Page 58 of Run of Ruin

Ever since Brexlyn crashed into my life, I couldn’t stop seeing the fractures in this place. The things I’d stopped questioning. The comforts I never realized others bled and died for. Every step I took here felt heavier now. Like I was carrying something with me that I hadn’t been before.

I sat down and let my gaze drift to the far wall, where a row of portraits displayed some of the most decorated champions in Reclamation Run history. Their faces were etched into the collective memory of Praxis, legends born from blood and broadcast. Among them, Edgar Soonwater of Ember Collective stood out. He was a Challenger when I was still a kid, a name spoken in every household, his victories recounted like bedtime stories. My friends and I would reenact his greatest hits on the playground.

Edgar had done what no one else had. Sixteen trial wins out of twenty, placing in the top five for the rest. An impossible streak. A miracle by Run standards. After his final victory, you couldn’t turn on a screen without seeing Ember. Footage of grateful families receiving resources. Smiling children holding baskets of produce, people receiving medical assistance. Edgar had saved them.

Back then, I believed it. I remember thinking how thrilling it was that he won. How good it must feel for Ember, to finally get their due. But now I see it for what it was. Even with Edgar’s record-breaking performance, even with the blood, sweat, and bone he left on those trial grounds, the footage of Ember was still a pale shadow compared to Praxis. The Collective’s streets were cracked, their power grids unstable, their medical supplies rationed to the ounce. And the next year, theresources all went away again, waiting for another Challenger to fight for them. Meanwhile, Praxis broadcasted from towering spires and silk-lined conference rooms, sipping from glasses no one else could afford.

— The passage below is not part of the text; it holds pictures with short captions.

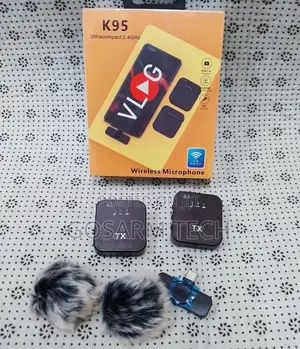K95 Wireless Microphone for Android Type-C Phones
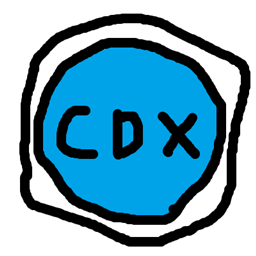 CDX  logo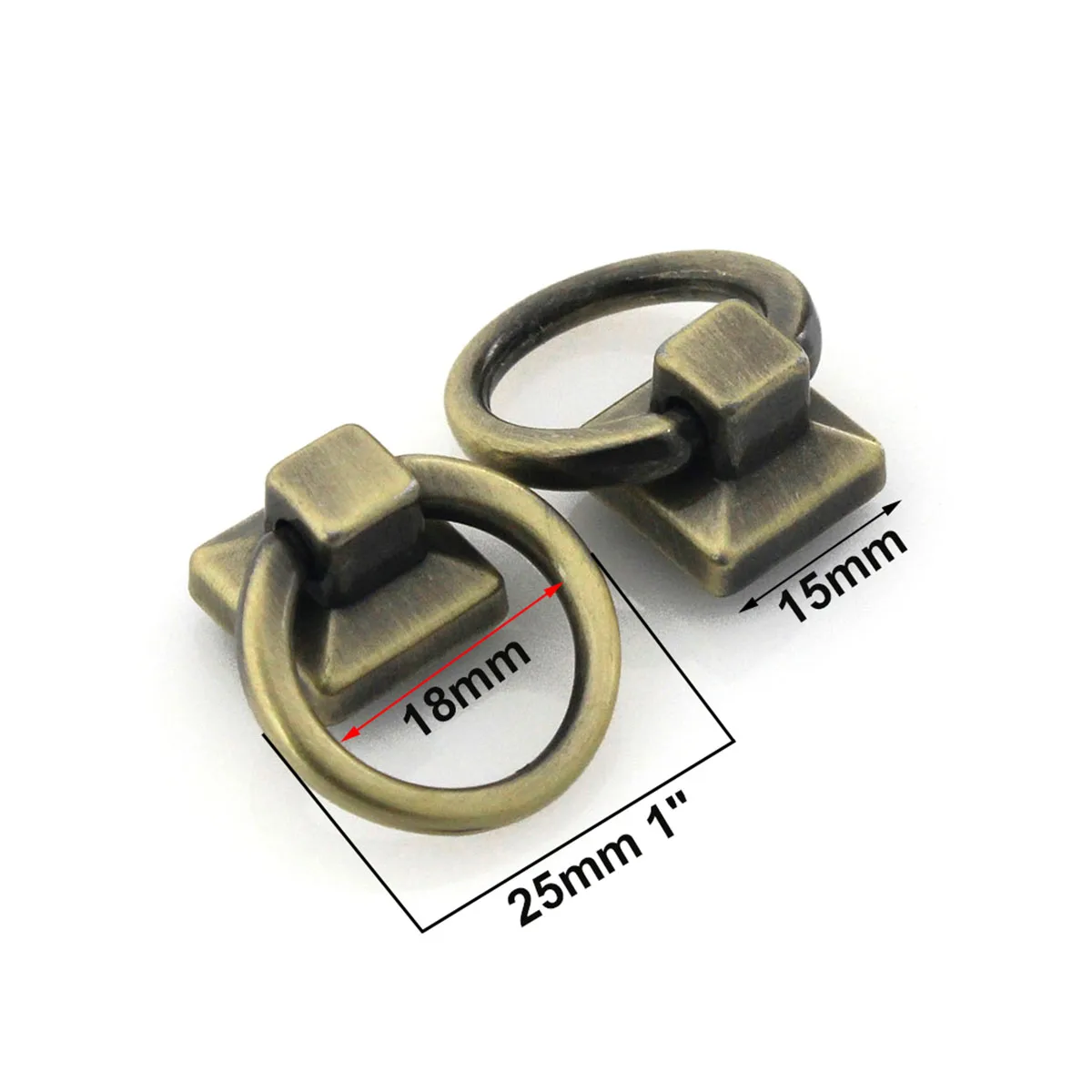 2pcs New Style Metal Bag Side Edge Hang Buckle Fashion Clip Buckle for Leather Craft Bag Strap Belt Handle Shoulder Accessories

The Collectives could fight, bleed, and die a thousand times, and they’d still never catch up. The game was rigged long before it ever started.

It wasn’t right.

It wasn’t fair.

I understand that now.

And if this meeting was the end of my career, if they pulled my feed rights, cut my access, erased my name from every server and clearance list, how was I supposed to protect Brexlyn then? How could I keep her safe from a system designed to devour people like her?

I clenched my fists in my lap, feeling my nails bite into my palms, and fixed my stare on the table’s flawless, polished surface when the door opened.

I’d only seen Archon Evanora Veritas in person a handful of times each year, usually during opening ceremonies or broadcast debriefs for the Reclamation Run. But never like this. Never with just the two of us in a room, no buffer of officials or fellow producers to soften the weight of her attention.

She strode into the conference room like she owned the air itself, her sharp gaze locking onto me the second the doors opened. She wore a soft, silver pantsuit that shimmered under the stained-glass glow of the overhead lights, every movement of the fabric catching and scattering light. Her dark hair was twisted into an intricate bun atop her head, pinned with jeweled clasps and tiny diamonds that glinted like frost.

I stood as she approached the head of the conference table, lowering my head in a bow I hoped masked the pulse hammering in my throat.

“Archon Veritas,” I murmured, voice steady by some miracle. “It’s an honor.”

It was also probably a death sentence. But I couldn’t say that part out loud.

“Zaffir Stark,” she said, her voice as smooth and sharp as glass. She gestured for me to reclaim my seat with a flick of her fingers, a dismissive little motion. I obeyed, sitting slowly.

“You’ve been in your line of work a while now, haven’t you?” she asked, tapping a single polished fingertip against the tabletop, a slow, deliberate rhythm that felt more threatening than casual.

“I have, ma’am,” I answered. “I’ve been behind a camera for as long as I can remember.”

“You like telling stories, do you?”

I swallowed. “I do.”

She hummed, a small, thoughtful sound. “Yes… storytelling is one of the most useful weapons a society can wield. Don’t you think?”

I said nothing, just nodded, though I could feel her gaze peeling back my skin like she was searching for the softest place to cut.

“You love your work, then?” she prompted, eyes narrowing the tiniest fraction.

“I do,” I replied evenly.

“You must,” she said, a faint smile curling at the corners of her mouth, not kind, but knowing. “After all, I can’t imagine anyone offering to take on twice the footage if they didn’t love what they do.”

A chill slid down my spine. My breath hitched for a heartbeat, but I masked it as best I could.

I had to play this carefully. No hesitation. No cracks.

“I didn’t take on Darkbranch’s feed out of love for the work,” I said, adopting the cold, clinical tone Praxis expected. “I did it out of necessity, the need to manage my Challenger’s narrative.”

Her eyebrow lifted, the slightest arch of interest. She wasn’t convinced yet, but she was listening. “Is that so?”

I nodded once. “Canyon hasn’t elected a Challenger with a viable shot at survival in years, let alone one capable of contending for top placements. The past several seasons, my work’s ended early, Challengers washed out in the first few trials, leaving nothing to edit, nothing to broadcast. No story to tell.”